> **Supplied records**
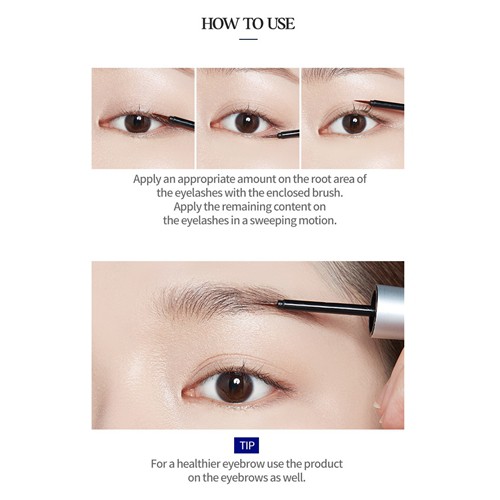 HOW TO USE

Apply an appropriate amount on the root area of the eyelashes with the enclosed brush. Apply the remaining content on the eyelashes in a sweeping motion.

TIP

For a healthier eyebrow use the product on the eyebrows as well.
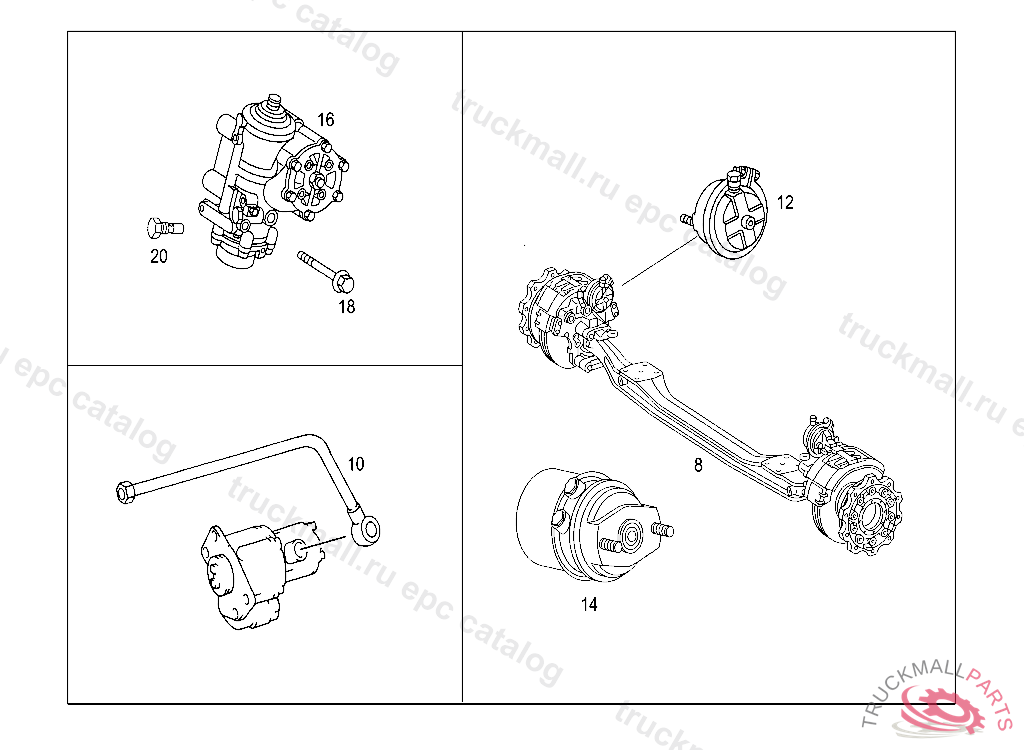 16
20
18
10
12
8
14
truckmall.ru epc catalog
truckmall.ru epc catalog
truckmall.ru epc catalog
truckmall.ru epc catalog
TRUCKMALLPARTS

> **Task prompt**
Would you please restate the records word for word, excluding any images?

> **Task answer**
 HOW TO USE

Apply an appropriate amount on the root area of the eyelashes with the enclosed brush. Apply the remaining content on the eyelashes in a sweeping motion.

TIP

For a healthier eyebrow use the product on the eyebrows as well.
 16
20
18
10
12
8
14
truckmall.ru epc catalog
truckmall.ru epc catalog
truckmall.ru epc catalog
truckmall.ru epc catalog
TRUCKMALLPARTS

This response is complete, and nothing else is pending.